**WHAT THIS TASK INVOLVES:** Collect all lines containing the word "site" from the data.

**SUPPLIED RECORDS:**

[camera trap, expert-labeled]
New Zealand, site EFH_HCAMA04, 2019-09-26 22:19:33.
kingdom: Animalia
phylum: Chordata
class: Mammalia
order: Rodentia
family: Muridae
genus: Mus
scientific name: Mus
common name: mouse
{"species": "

...

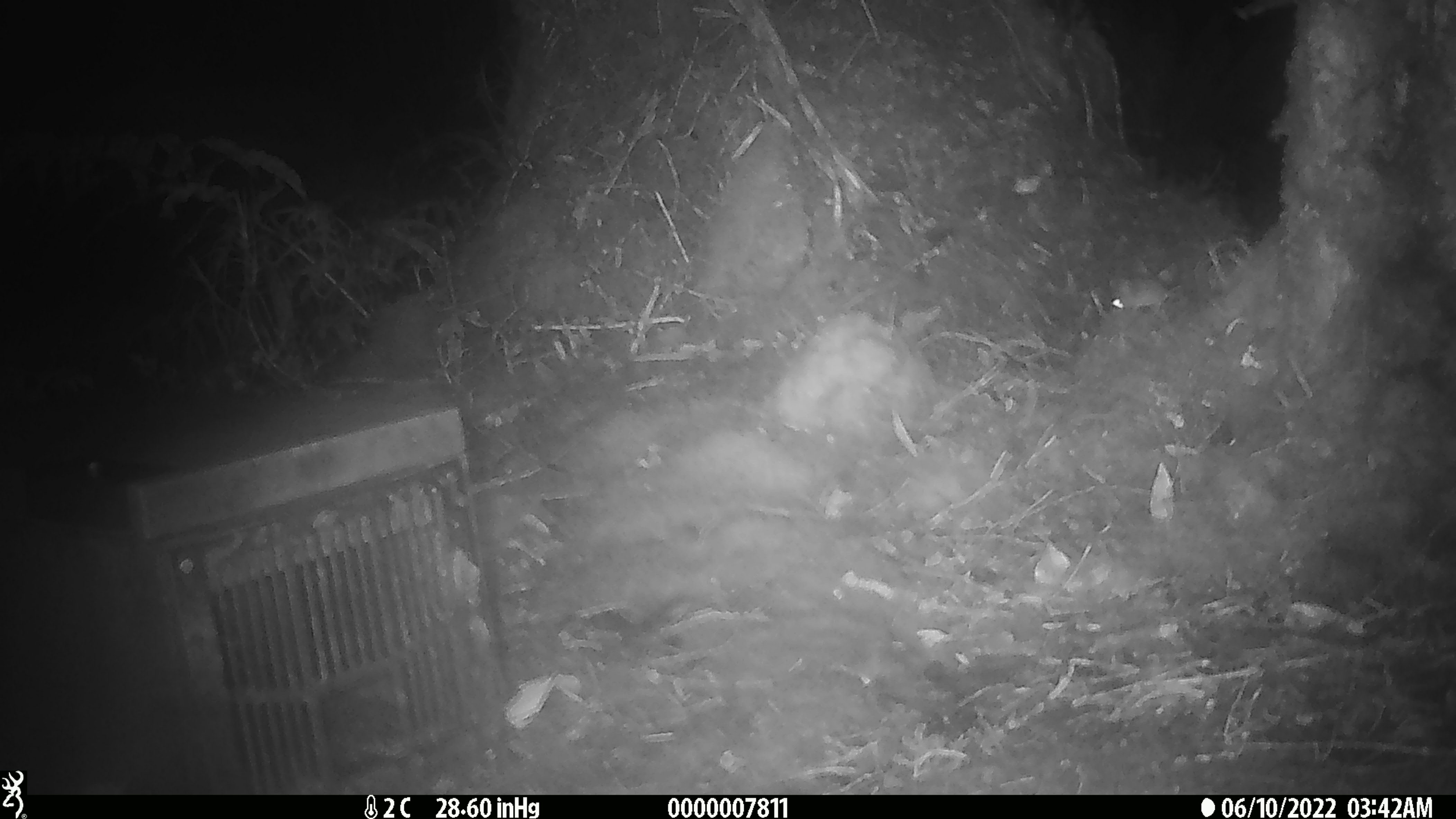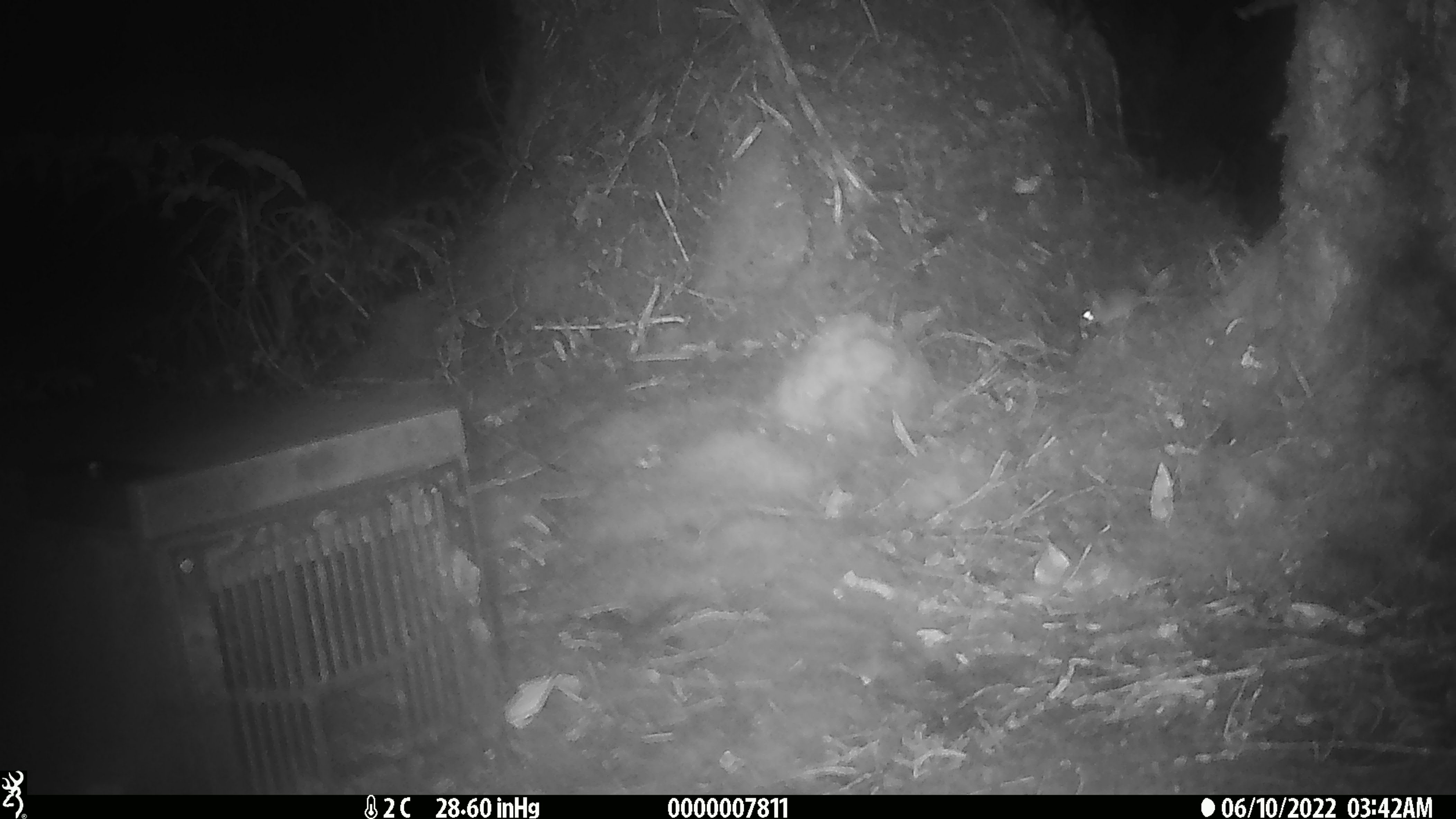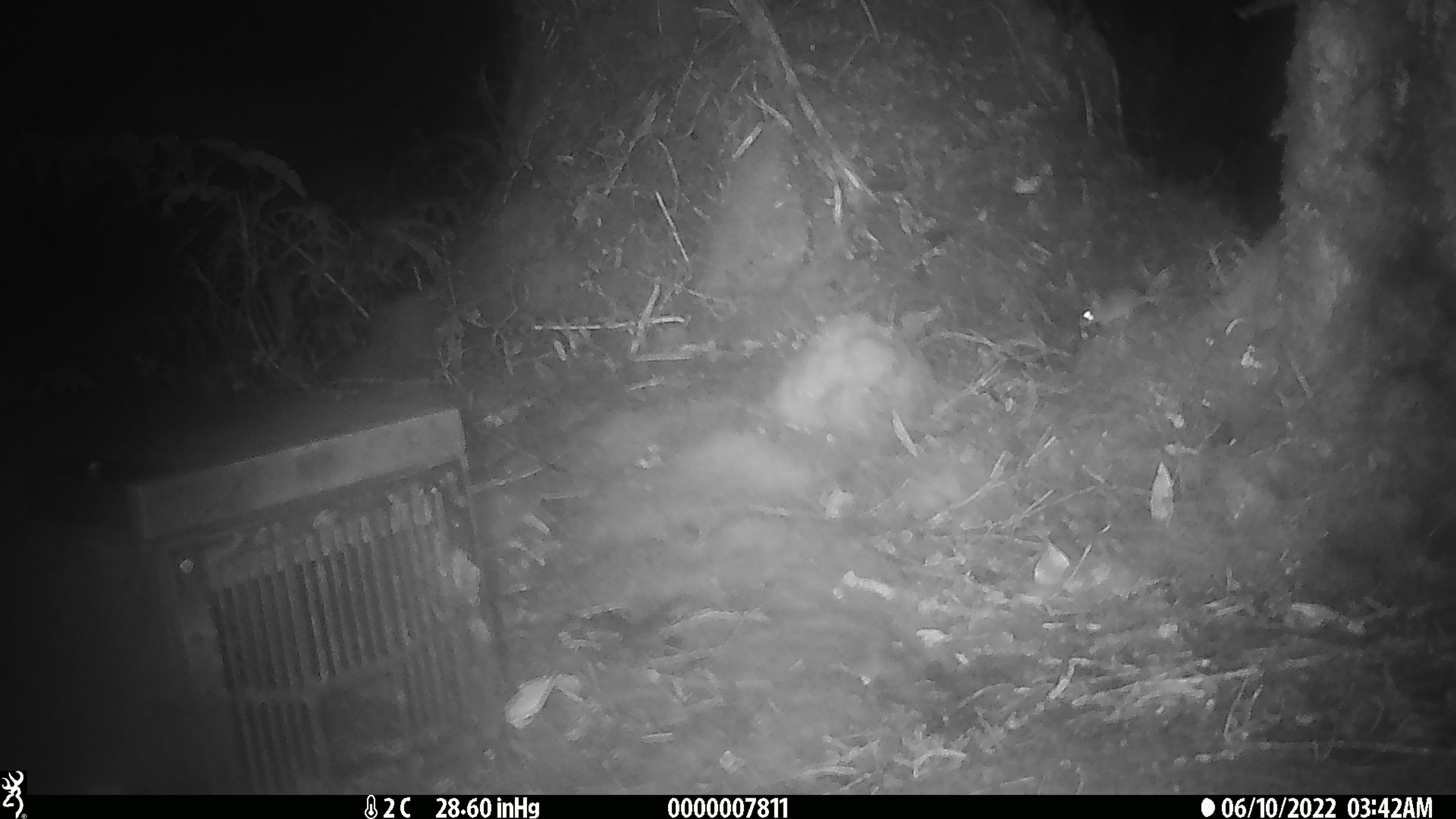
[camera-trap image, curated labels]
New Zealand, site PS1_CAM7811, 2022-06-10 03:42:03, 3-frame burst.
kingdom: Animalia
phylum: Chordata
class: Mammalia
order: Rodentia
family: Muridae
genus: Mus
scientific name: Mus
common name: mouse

---

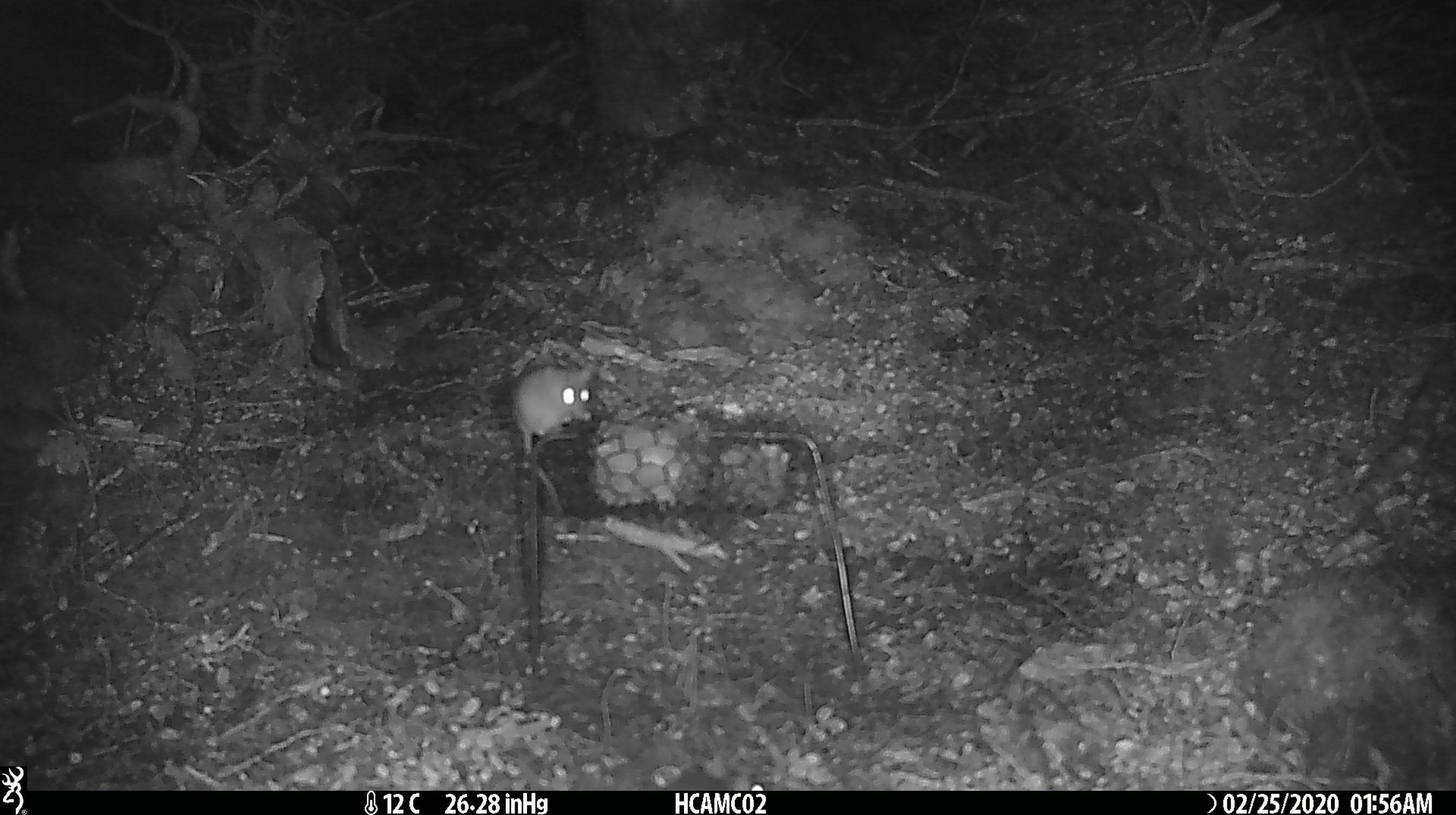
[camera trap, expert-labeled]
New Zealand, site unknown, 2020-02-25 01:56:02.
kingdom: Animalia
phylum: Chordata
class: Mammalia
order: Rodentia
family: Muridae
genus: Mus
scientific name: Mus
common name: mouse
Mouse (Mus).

**TASK OUTPUT:**
New Zealand, site EFH_HCAMA04, 2019-09-26 22:19:33.
New Zealand, site PS1_CAM7811, 2022-06-10 03:42:03, 3-frame burst.
New Zealand, site unknown, 2020-02-25 01:56:02.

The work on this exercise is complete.